The Proposed Algorithm for Semi-Structured Data Integration: Case Study of Setiu Wetland Data Set


  • Mustafa Man School of Informatics and Applied Mathematics, Universiti Malaysia Terengganu, 21030 Kuala Nerus, Terengganu, Malaysia.
  • Ily Amalina Ahmad Sabri School of Informatics and Applied Mathematics, Universiti Malaysia Terengganu, 21030 Kuala Nerus, Terengganu, Malaysia.

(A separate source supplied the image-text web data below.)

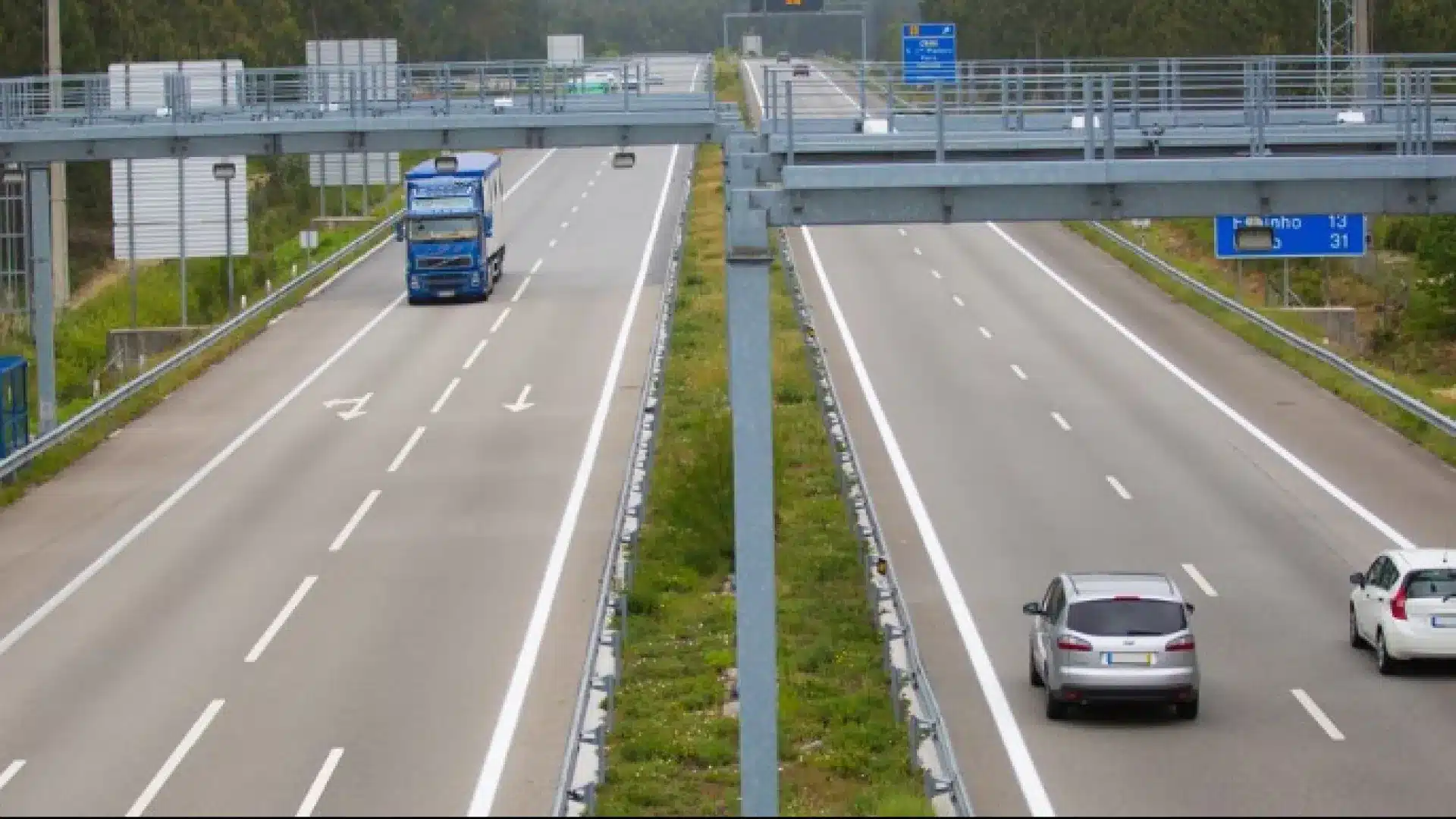 Ascendi a reçu une dizaine de demandes d'exemption de péages sur la CREP/A41.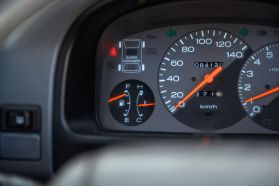 1997 SUBARU SAMBAR VAN EN07 DIAS II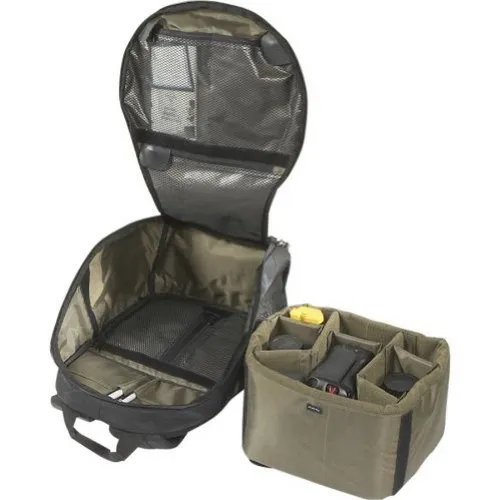 Tenba Shootout Backpack Ultralight 5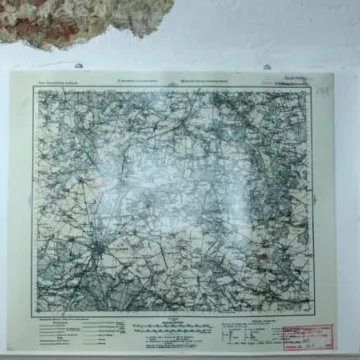 Izba pamięci otwarta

Document Object Model, JSON, SemiStructured Data, WEIDJ,


Recent evolutions in web technology and computer science provide environmental community in expanding resources for data collection and analysis. Today, people are facing challenges to the design of analysis methods, workflows, and interaction with data sets. Data integration is one of older research fields in database area. It is consists of three types of data; structured data, semi-structured data and unstructured data. Web pages is a part of semi-structured data. In this paper, we briefly introduce the problem of data extraction from web pages focus on images. We also discuss the evolution of extraction images from semi-structured to structured format using WEIDJ (Wrapper for extraction Images using Document Object Model (DOM) and JavaScript Object Notation Data (JSON) approach). An experiment was conducted on same website using different approach JSON and DOM to show the comparison of time performance.